By RON KEURAJIAN
One of the greatest mysteries in the history of golf centers around Mr. Ralph Guldahl. In the mid-to-late 1930s, Guldahl was on the top of the golf world—his game was absolutely stunning. Guldahl won three majors, the 1939 Masters and two consecutive US Open wins in 1937 and 1938. He also won the Western Open three years in a row, starting in 1936. Guldahl could do no wrong, until 1939 when things took a turn for the worst. His game disappeared like Judge Joe Crater and was never to be found again. Paul Runyan, 1934 PGA Champion and Hall of Famer, said it best: “It’s the most ridiculous thing, really.
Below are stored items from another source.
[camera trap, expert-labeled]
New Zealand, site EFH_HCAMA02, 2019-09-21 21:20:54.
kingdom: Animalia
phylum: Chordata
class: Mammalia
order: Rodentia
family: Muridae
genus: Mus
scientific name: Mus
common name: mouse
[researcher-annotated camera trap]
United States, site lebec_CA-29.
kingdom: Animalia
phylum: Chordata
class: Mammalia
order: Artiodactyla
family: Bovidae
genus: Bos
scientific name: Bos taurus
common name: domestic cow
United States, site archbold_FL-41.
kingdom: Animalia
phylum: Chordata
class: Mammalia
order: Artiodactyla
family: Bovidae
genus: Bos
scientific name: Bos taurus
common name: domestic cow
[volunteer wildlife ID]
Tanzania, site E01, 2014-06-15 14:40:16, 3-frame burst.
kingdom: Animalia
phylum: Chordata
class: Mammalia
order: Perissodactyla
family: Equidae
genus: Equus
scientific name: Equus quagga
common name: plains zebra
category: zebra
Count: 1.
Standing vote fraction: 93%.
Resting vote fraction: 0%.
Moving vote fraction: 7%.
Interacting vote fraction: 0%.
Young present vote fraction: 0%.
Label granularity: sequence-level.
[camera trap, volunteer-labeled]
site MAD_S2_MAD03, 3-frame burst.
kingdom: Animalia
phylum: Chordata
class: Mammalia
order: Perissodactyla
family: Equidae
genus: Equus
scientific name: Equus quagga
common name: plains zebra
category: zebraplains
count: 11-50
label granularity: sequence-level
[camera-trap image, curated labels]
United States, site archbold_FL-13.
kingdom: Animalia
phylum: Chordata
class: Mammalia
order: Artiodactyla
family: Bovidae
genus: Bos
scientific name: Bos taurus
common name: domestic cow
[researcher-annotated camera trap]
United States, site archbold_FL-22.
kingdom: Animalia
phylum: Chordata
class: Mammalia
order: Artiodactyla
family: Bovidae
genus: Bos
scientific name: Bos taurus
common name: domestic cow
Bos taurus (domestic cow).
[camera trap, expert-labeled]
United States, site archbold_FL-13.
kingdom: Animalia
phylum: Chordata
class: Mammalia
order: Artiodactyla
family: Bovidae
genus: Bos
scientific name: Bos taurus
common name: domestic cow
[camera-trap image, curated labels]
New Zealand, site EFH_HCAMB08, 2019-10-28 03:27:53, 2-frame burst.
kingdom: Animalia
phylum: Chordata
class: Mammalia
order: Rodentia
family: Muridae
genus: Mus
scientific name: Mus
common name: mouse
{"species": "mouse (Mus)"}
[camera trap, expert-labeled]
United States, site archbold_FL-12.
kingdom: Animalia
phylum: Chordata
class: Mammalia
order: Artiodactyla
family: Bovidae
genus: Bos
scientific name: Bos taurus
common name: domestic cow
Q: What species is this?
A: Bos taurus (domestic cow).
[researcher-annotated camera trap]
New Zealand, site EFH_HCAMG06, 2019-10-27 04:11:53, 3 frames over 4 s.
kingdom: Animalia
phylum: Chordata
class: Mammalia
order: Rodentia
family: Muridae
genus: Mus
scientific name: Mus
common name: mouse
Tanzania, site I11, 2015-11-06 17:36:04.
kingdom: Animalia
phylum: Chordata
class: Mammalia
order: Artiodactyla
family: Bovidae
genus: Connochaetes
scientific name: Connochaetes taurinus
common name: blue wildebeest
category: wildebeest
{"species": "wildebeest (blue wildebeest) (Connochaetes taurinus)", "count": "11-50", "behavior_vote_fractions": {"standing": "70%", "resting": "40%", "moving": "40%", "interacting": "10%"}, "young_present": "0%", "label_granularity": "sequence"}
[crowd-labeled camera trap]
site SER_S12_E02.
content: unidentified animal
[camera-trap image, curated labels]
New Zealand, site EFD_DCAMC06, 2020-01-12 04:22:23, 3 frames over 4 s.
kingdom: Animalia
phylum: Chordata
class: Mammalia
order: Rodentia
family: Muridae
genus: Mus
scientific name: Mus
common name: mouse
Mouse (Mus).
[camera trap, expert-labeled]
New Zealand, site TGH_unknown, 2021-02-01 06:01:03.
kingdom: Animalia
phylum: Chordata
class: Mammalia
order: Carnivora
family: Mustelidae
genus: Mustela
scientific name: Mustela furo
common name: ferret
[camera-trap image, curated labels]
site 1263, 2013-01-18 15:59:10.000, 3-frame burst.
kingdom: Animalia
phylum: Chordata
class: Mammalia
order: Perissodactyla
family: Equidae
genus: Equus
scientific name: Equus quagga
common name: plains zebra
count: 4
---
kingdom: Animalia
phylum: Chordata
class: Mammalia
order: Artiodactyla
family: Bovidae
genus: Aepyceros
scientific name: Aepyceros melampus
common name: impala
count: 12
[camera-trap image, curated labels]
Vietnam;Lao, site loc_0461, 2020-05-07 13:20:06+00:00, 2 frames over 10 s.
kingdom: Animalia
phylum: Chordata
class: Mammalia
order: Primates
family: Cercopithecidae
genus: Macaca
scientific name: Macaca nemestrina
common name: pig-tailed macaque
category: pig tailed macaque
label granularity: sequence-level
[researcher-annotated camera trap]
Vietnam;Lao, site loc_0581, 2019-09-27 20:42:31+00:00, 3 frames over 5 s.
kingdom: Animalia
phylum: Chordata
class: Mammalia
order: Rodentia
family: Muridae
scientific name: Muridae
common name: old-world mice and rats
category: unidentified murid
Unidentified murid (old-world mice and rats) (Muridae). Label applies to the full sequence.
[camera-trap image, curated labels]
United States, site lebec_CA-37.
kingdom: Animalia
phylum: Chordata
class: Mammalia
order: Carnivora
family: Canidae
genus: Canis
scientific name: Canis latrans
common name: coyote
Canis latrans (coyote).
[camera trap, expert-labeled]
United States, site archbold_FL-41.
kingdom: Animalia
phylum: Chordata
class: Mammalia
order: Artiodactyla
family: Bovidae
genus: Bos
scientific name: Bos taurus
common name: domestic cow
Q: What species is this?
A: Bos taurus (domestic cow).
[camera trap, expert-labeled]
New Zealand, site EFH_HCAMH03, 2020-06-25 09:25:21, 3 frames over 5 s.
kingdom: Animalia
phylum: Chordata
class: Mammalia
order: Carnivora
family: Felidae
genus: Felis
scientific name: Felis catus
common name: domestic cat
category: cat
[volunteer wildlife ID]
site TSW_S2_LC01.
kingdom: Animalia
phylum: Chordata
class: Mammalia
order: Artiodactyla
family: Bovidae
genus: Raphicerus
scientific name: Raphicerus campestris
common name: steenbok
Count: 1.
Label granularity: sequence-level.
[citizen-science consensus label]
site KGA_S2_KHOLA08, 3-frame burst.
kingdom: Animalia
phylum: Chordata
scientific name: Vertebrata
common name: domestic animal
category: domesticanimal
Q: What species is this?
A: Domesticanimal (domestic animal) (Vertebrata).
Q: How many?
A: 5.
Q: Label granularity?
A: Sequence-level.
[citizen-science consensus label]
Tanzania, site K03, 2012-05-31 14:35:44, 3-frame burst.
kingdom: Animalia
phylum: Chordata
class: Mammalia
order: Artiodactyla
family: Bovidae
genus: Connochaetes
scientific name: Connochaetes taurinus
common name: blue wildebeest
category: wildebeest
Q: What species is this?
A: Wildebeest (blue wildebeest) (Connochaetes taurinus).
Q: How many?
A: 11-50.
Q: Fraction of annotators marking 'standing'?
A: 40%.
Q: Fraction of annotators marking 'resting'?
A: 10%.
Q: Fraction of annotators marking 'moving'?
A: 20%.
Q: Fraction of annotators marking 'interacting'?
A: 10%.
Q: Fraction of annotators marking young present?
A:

He went from being the absolute best player in the world to one who couldn’t play at all”
Though Guldahl’s success lasted a mere few years, his three Majors make his signature highly desirable. It’s one of the most difficult to analyze and many variations exist, making authentication difficult. Many forgeries are wrongly certified as genuine and many genuine signatures are wrongly pronounced as forgeries.
Guldahl had essentially two signatures during his playing days. The first is a very flowing signature and exhibits superior eye appeal; the letter construction is strong, and the hand is complex and artistic. This signature is extremely difficult to forge and no well executed forgeries of this form of signature exist. Around the same time in 1939, Guldahl signed completely different—in a hurried form that he usually signed at golf tournaments, where many fans clamored for his autograph. It has poor eye appeal and is just plain ugly. This form is often pronounced as a forgery but in fact it is genuine.
As the years progressed, Guldahl settled on one form of signature that he would use for the rest of his life. The hand is slightly jagged and lacks good flow. This form of signature is easy to replicate and well executed forgeries are on the market, so caution is warranted.
Though he died in 1987, Guldahl’s signature is scarce and premium items are rare. Most signatures that are available for purchase were signed during his playing plays, so album pages and golf scorecards are good sources of Guldahl signatures. Material signed after retirement is much more difficult to find than vintage ones. Typed letters, photos and government postcards are rare. Handwritten letters are even rarer—I have only run across two genuine examples. I have never seen a signed golf ball. The total population of Guldahl signatures is low and supply is far outweighed by demand.
In retirement Guldahl embarked on a career in insurance and in the late 1950s accepted the position of director of golf at the Braemar Country Club in California, where he remained for the rest of his life. Infirmity of hand affected his signature before he died at the age of 76. Material penned in the last few years of his life show a slight choppiness and is obviously labored in appearance.
Being an early Masters champion makes for an expensive signature. Here’s a price guide in short: A signature is valued at $500 with a government postcard valued at $750; a nicely signed 8×10 photo is a rarity and will sell for $1,500; typed letters signed will sell for $750-$1000 and autographed letters signed sell for $1,500-$2,000.
One final note regarding the mystery of Ralph Guldahl, to this day golf experts have tried to solve the riddle of the demise of his game. Guldahl said he simply lost interest in the game, others blamed it on his weight gain, but the truth appears to be more disturbing and just plain creepy. It was a simple golf instruction book that was the undoing of the great Guldahl. Back in 1939 Guldahl wrote a book titled Groove Your Golf and after he wrote it, his game would never be the same. He over analyzed himself and it ruined his swing forever. “I wrote that God damn book!” Guldahl reportedly said and the rest as they say is golf history. If you ever run across a signed copy of this book, you may want to avoid it altogether. It is said to be cursed, or so the old-time golfers tell me.